Autism Spectrum Disorders (ASD) is a group of developmental disabilities that can cause significant social, communication and behavioral challenges.

The data for the study came from 2007 and 2011-2012 National Survey of Children's Health (NSCH). About 100,000 parents of children aged between 6 and 17 were asked about their health, including any autism diagnosis. Study analysis showed that one out of every 50 children was reported to have autism, USA Today reports.

Earlier reports on autism prevalence had shown that one out of every 88 children in the country has ASD.

Researchers reported that parent-reported ASD prevalence was 2 percent, which is higher than previous estimates of 1.16 percent. Boys and teenagers had the highest rates of autism prevalence.
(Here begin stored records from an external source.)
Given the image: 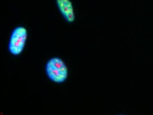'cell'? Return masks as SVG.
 <instances>
[{
	"instance_id": "obj_1",
	"label": "cell",
	"mask_w": 153,
	"mask_h": 115,
	"mask_svg": "<svg viewBox=\"0 0 153 115\" xmlns=\"http://www.w3.org/2000/svg\"><path fill=\"white\" fill-rule=\"evenodd\" d=\"M45 70L48 78L55 83H63L67 80L68 75L66 64L58 57L49 59L47 63Z\"/></svg>"
},
{
	"instance_id": "obj_2",
	"label": "cell",
	"mask_w": 153,
	"mask_h": 115,
	"mask_svg": "<svg viewBox=\"0 0 153 115\" xmlns=\"http://www.w3.org/2000/svg\"><path fill=\"white\" fill-rule=\"evenodd\" d=\"M27 31L23 26L16 27L12 32L8 43V50L14 56L20 55L24 50L27 39Z\"/></svg>"
},
{
	"instance_id": "obj_3",
	"label": "cell",
	"mask_w": 153,
	"mask_h": 115,
	"mask_svg": "<svg viewBox=\"0 0 153 115\" xmlns=\"http://www.w3.org/2000/svg\"><path fill=\"white\" fill-rule=\"evenodd\" d=\"M57 6L65 20L68 23H73L75 16L72 2L71 0H56Z\"/></svg>"
}]
</instances>
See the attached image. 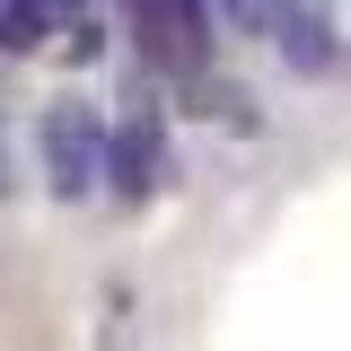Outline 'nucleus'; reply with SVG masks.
<instances>
[{"instance_id":"nucleus-5","label":"nucleus","mask_w":351,"mask_h":351,"mask_svg":"<svg viewBox=\"0 0 351 351\" xmlns=\"http://www.w3.org/2000/svg\"><path fill=\"white\" fill-rule=\"evenodd\" d=\"M44 36H62V18L44 0H0V53H36Z\"/></svg>"},{"instance_id":"nucleus-6","label":"nucleus","mask_w":351,"mask_h":351,"mask_svg":"<svg viewBox=\"0 0 351 351\" xmlns=\"http://www.w3.org/2000/svg\"><path fill=\"white\" fill-rule=\"evenodd\" d=\"M281 9H290V0H219V18H228L237 36H272V27H281Z\"/></svg>"},{"instance_id":"nucleus-4","label":"nucleus","mask_w":351,"mask_h":351,"mask_svg":"<svg viewBox=\"0 0 351 351\" xmlns=\"http://www.w3.org/2000/svg\"><path fill=\"white\" fill-rule=\"evenodd\" d=\"M272 44H281V62L307 71V80H316V71H334V27H325V9H316V0H290V9H281V27H272Z\"/></svg>"},{"instance_id":"nucleus-2","label":"nucleus","mask_w":351,"mask_h":351,"mask_svg":"<svg viewBox=\"0 0 351 351\" xmlns=\"http://www.w3.org/2000/svg\"><path fill=\"white\" fill-rule=\"evenodd\" d=\"M132 44L149 71L193 80L211 62V0H132Z\"/></svg>"},{"instance_id":"nucleus-3","label":"nucleus","mask_w":351,"mask_h":351,"mask_svg":"<svg viewBox=\"0 0 351 351\" xmlns=\"http://www.w3.org/2000/svg\"><path fill=\"white\" fill-rule=\"evenodd\" d=\"M158 176H167V132H158V114H132V123L114 132V167H106V184H114L123 202H141V193H158Z\"/></svg>"},{"instance_id":"nucleus-7","label":"nucleus","mask_w":351,"mask_h":351,"mask_svg":"<svg viewBox=\"0 0 351 351\" xmlns=\"http://www.w3.org/2000/svg\"><path fill=\"white\" fill-rule=\"evenodd\" d=\"M0 193H9V158H0Z\"/></svg>"},{"instance_id":"nucleus-1","label":"nucleus","mask_w":351,"mask_h":351,"mask_svg":"<svg viewBox=\"0 0 351 351\" xmlns=\"http://www.w3.org/2000/svg\"><path fill=\"white\" fill-rule=\"evenodd\" d=\"M106 167H114V132L97 123V106H53L44 114V176H53V193L62 202H80V193H97L106 184Z\"/></svg>"}]
</instances>
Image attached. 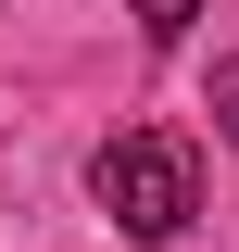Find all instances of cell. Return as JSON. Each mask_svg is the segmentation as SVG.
Here are the masks:
<instances>
[{"label": "cell", "instance_id": "3", "mask_svg": "<svg viewBox=\"0 0 239 252\" xmlns=\"http://www.w3.org/2000/svg\"><path fill=\"white\" fill-rule=\"evenodd\" d=\"M214 126H227V139H239V63H227V76H214Z\"/></svg>", "mask_w": 239, "mask_h": 252}, {"label": "cell", "instance_id": "2", "mask_svg": "<svg viewBox=\"0 0 239 252\" xmlns=\"http://www.w3.org/2000/svg\"><path fill=\"white\" fill-rule=\"evenodd\" d=\"M189 13H202V0H139V26H151V38H177Z\"/></svg>", "mask_w": 239, "mask_h": 252}, {"label": "cell", "instance_id": "1", "mask_svg": "<svg viewBox=\"0 0 239 252\" xmlns=\"http://www.w3.org/2000/svg\"><path fill=\"white\" fill-rule=\"evenodd\" d=\"M89 189H101V215H114L126 240H177L189 202H202V164H189L177 126H126V139H101Z\"/></svg>", "mask_w": 239, "mask_h": 252}]
</instances>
"[This] study provides growing evidence that [the] U.S. is underestimating the prevalence of autism spectrum disorder," said Michael Rosanoff, associate director of public health research and scientific review at the non-profit Autism Speaks, in an e-mail to HuffPost. Rosanoff wasn't part of the current study.

Most experts say that the rise in numbers may reflect better counting methods by health researchers rather than an increase in the number of children with autism.

"I don't see any evidence that there's a true increase in the prevalence of autism," said Roy Richard Grinker, a professor of anthropology at George Washington University, Washington, D.C., reports USA Today.

The authors of the study themselves attribute the rise in numbers to increased awareness among parents about autism, access to better health care and screening.

"Changes in ascertainment of autism spectrum disorders could occur because of changes in autism spectrum disorders awareness among parents or health-care professionals, increased access to diagnostic services, changes in how screening tests or diagnostic criteria are used, or increased special education placements in the community," the authors wrote, reports Bloomberg.